• **BRIEF**
A faithful copy of the data is the goal; set it down exactly, without the images.

• **STORED DATA**
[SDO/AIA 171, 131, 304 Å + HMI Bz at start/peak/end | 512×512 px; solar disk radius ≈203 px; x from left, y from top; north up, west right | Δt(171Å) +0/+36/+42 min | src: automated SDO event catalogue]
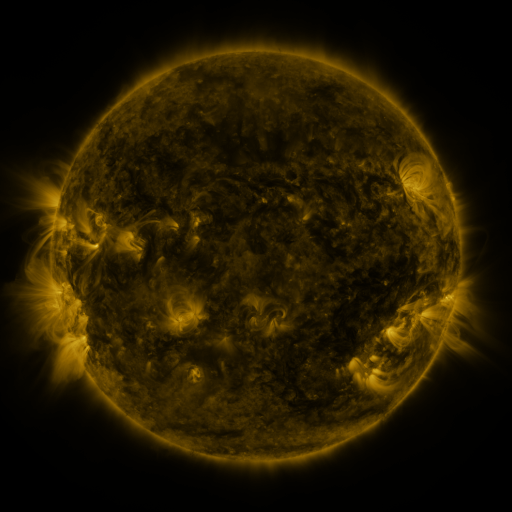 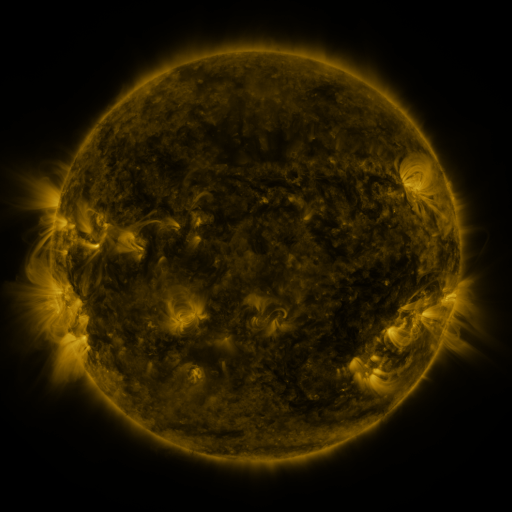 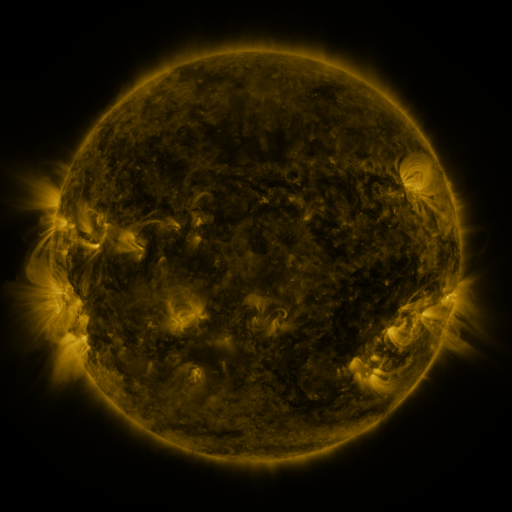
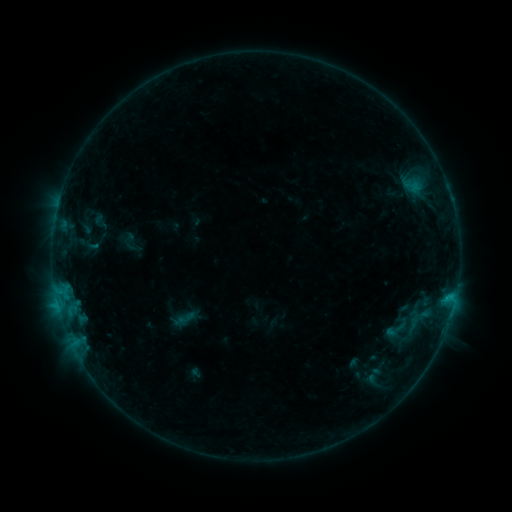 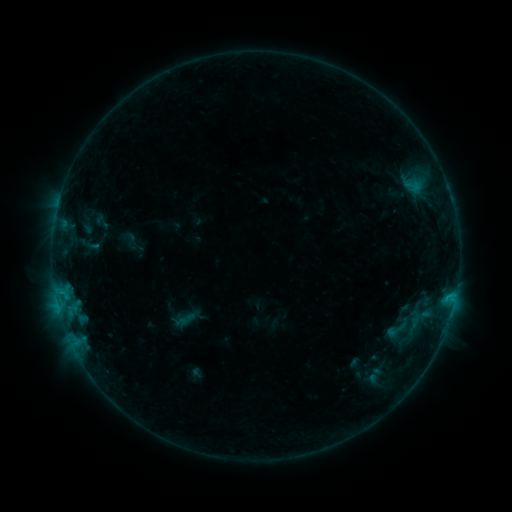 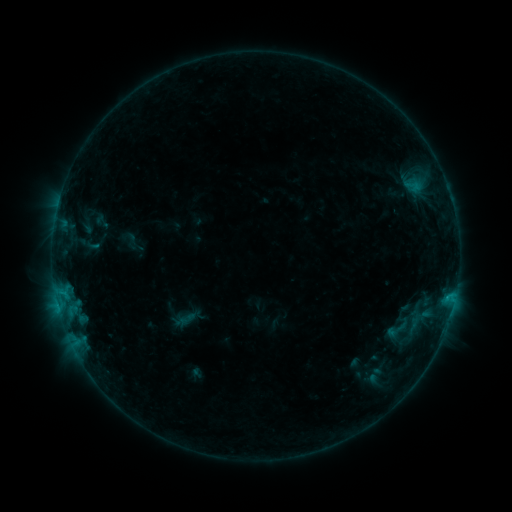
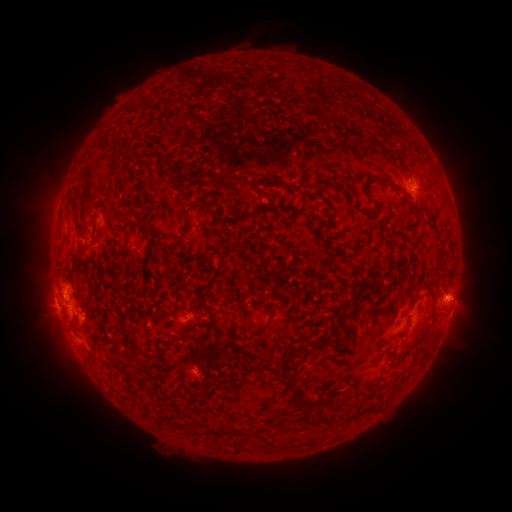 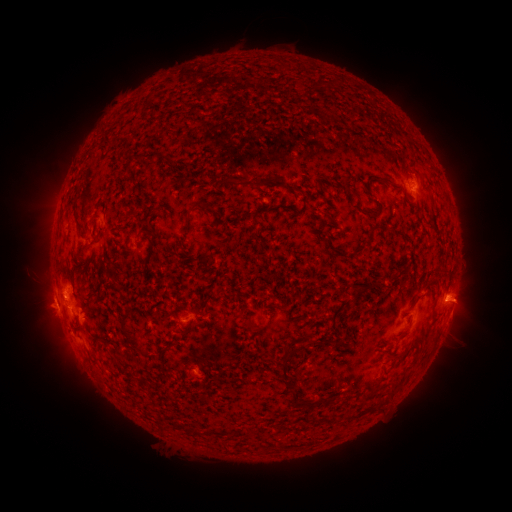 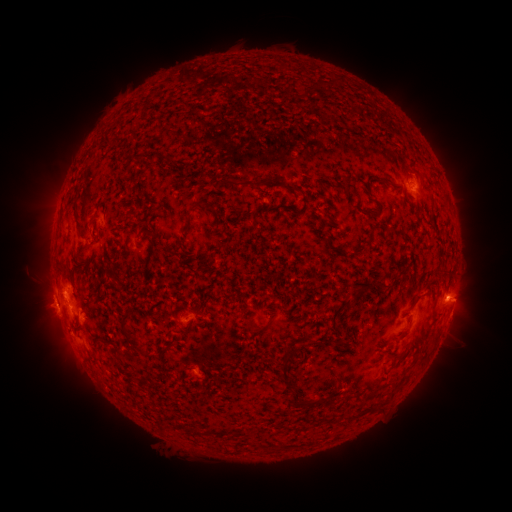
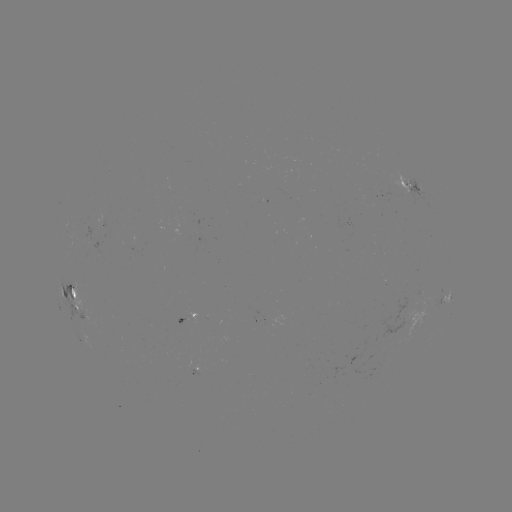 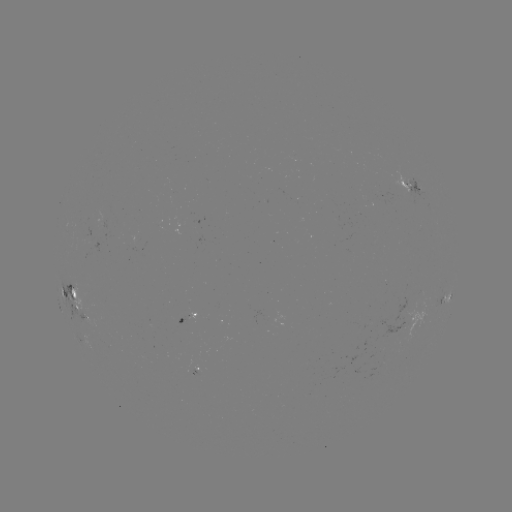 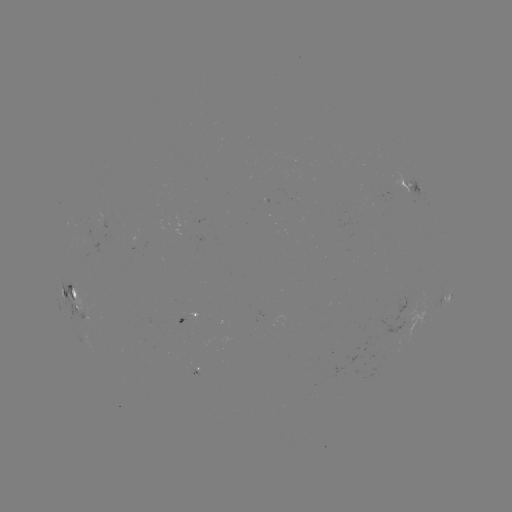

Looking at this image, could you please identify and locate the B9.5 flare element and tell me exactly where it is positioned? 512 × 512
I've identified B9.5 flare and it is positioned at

• **REPLY**
[SDO/AIA 171, 131, 304 Å + HMI Bz at start/peak/end | 512×512 px; solar disk radius ≈203 px; x from left, y from top; north up, west right | Δt(171Å) +0/+36/+42 min | src: automated SDO event catalogue]

Looking at this image, could you please identify and locate the B9.5 flare element and tell me exactly where it is positioned? 512 × 512
I've identified B9.5 flare and it is positioned at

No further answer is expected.